Dieu s’est fait présent à notre vie en nous donnant l’univers, en nous donnant l’existence, en nous appelant à la vie. Dieu s’est fait présent à notre vie en envoyant son Fils unique partager l’existence humaine. Dieu s’est fait présent à notre vie par le don de son Esprit qui habite en nos cœurs. Et par le don de cet Esprit, chacun et chacune d’entre nous peut entrer en communion avec Dieu, lui parler, lui dire ce qui fait le cœur de notre vie, et recevoir de Lui l’espérance qu’il ne nous abandonnera pas, car il n’a pas abandonné les hommes depuis l’origine du monde et il ne les abandonnera pas jusqu’à la fin du monde.

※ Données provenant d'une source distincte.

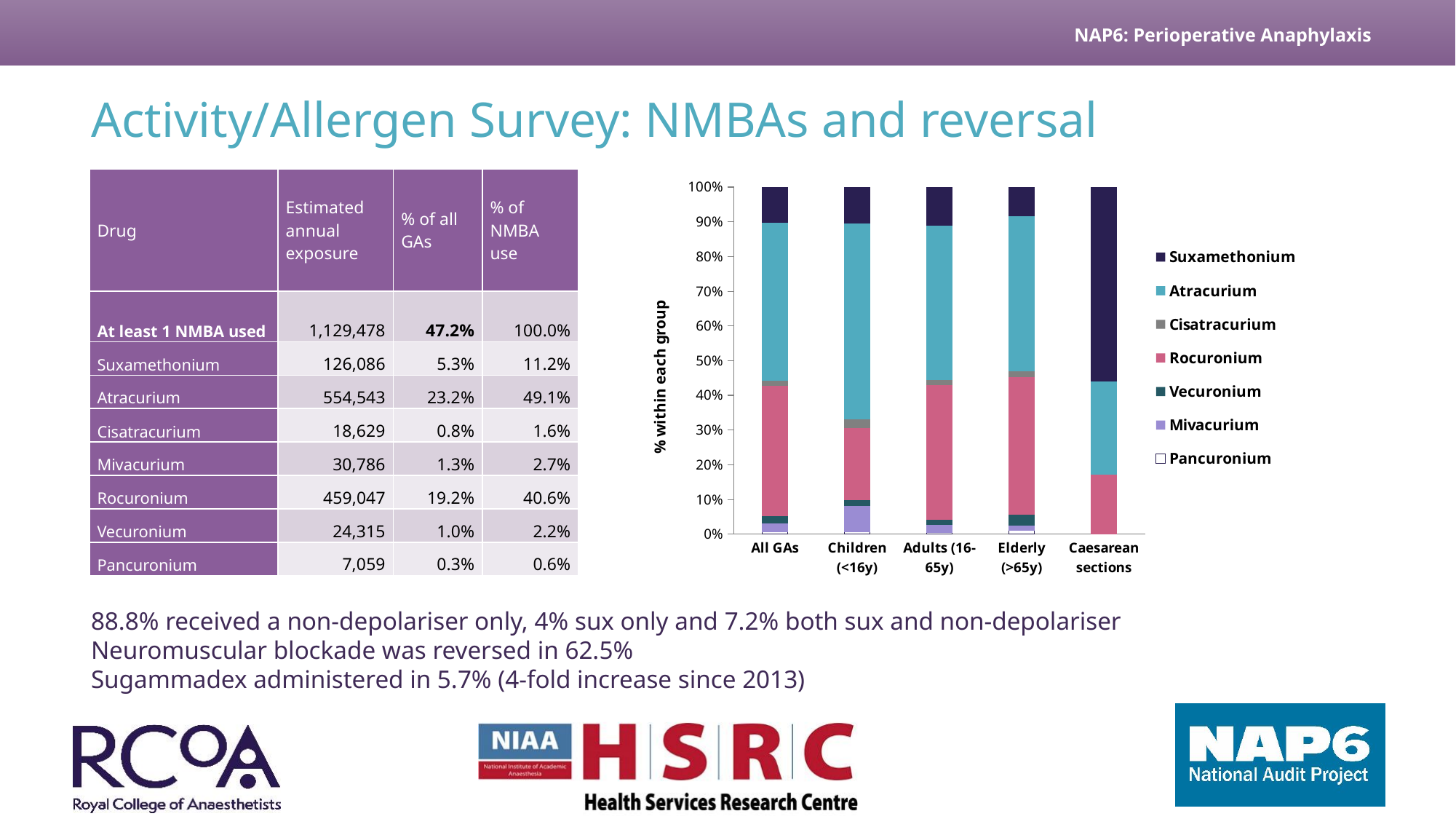
Which group has the largest Mivacurium share in the chart? Children (<16y) What is the title of the chart's y axis? % within each group Which group has the larger Suxamethonium share, All GAs or Caesarean sections? Caesarean sections Is the Rocuronium share for Caesarean sections greater or less than 20%? less What kind of chart is shown on the slide? Stacked bar chart Is the Mivacurium share for Children (<16y) greater or less than 10%? less Is the Suxamethonium share for Caesarean sections greater or less than 50%? greater How many series does the chart legend list? 7 How many patient groups are shown along the x axis of the chart? 5 Which group has the largest Suxamethonium share in the chart? Caesarean sections Which group has the larger Rocuronium share, Children (<16y) or Elderly (>65y)? Elderly (>65y)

Cette présence de l’Esprit, nous la vivons au secret de notre cœur quand nous essayons de nous tourner vers Dieu et de lui dire ce qui nous préoccupe, ce qui accapare notre pensée, ce que nous essayons d’exprimer par la prière. Elle se réalise au secret de notre cœur et dans le sacrement de l’Église où le corps du Christ ressuscité, rassemblé par l’Esprit Saint, ouvre la porte à la communion avec Dieu par l’eucharistie et les autres sacrements.

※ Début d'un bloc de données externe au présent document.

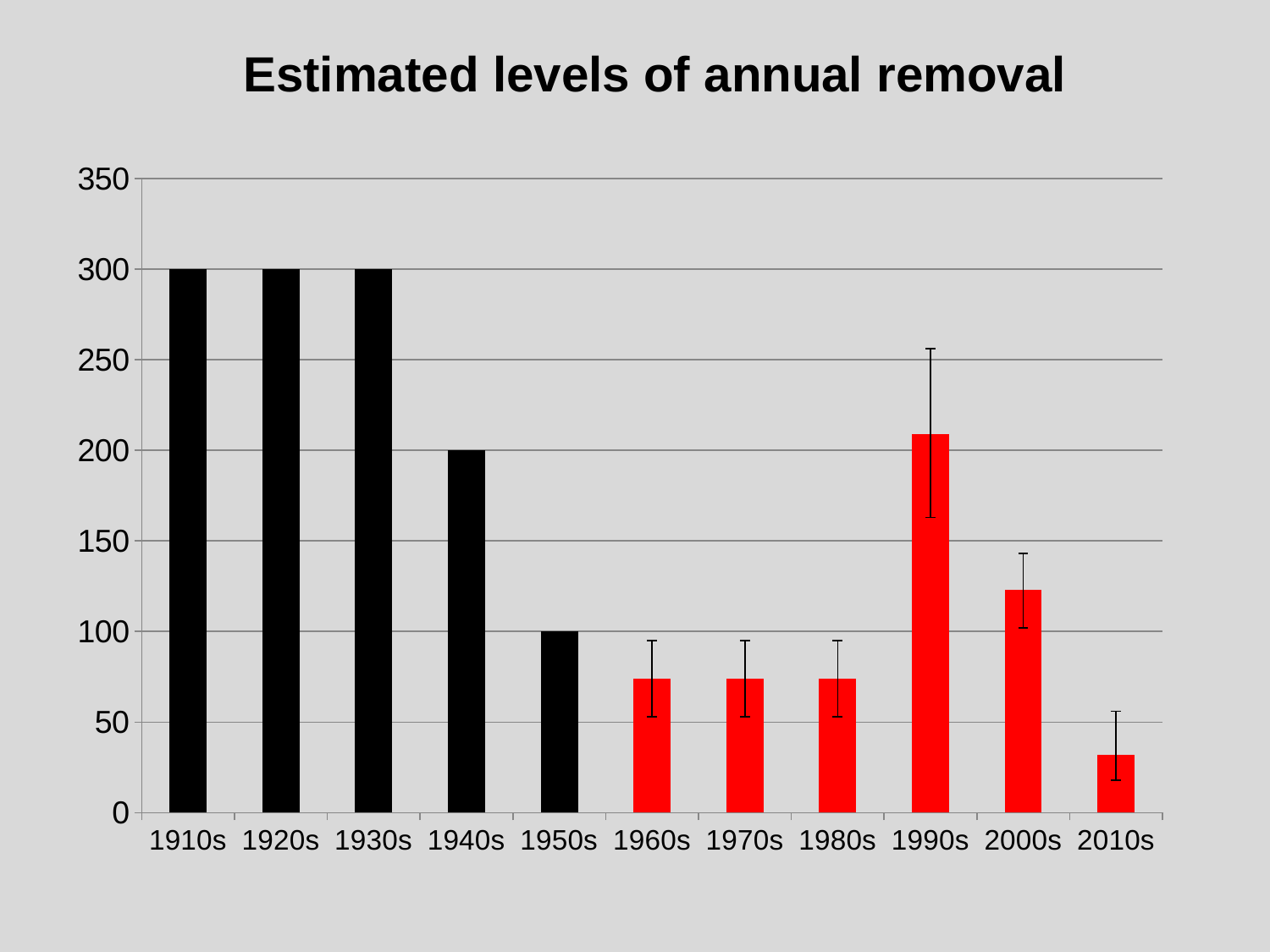
What is the difference between the values for the 1940s and the 1950s? 100 What kind of chart is shown on the slide? Bar chart Is the value for the 1990s greater or less than 200? greater Do the values rise or fall from the 1930s to the 1950s? Fall What is the value for the 1950s? 100 Which decade has the lowest estimated level of annual removal? 2010s Is the value for the 2010s greater or less than 50? less What is the value for the 1940s? 200 Is the value for the 1970s greater or less than 100? less What is the value for the 1920s? 300 Which is larger, the value for the 1990s or the value for the 2000s? 1990s How many decades are shown on the x axis? 11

Frères et sœurs, en cette fête de la Trinité nous rendons grâce à Dieu qui est venu partager notre vie pour que nous puissions partager la sienne, il est venu vivre l’existence humaine pour nous entraîner à vivre son existence divine : c’est notre espérance et c’est notre joie.

Amen.

+ André cardinal Vingt-Trois, archevêque de Paris.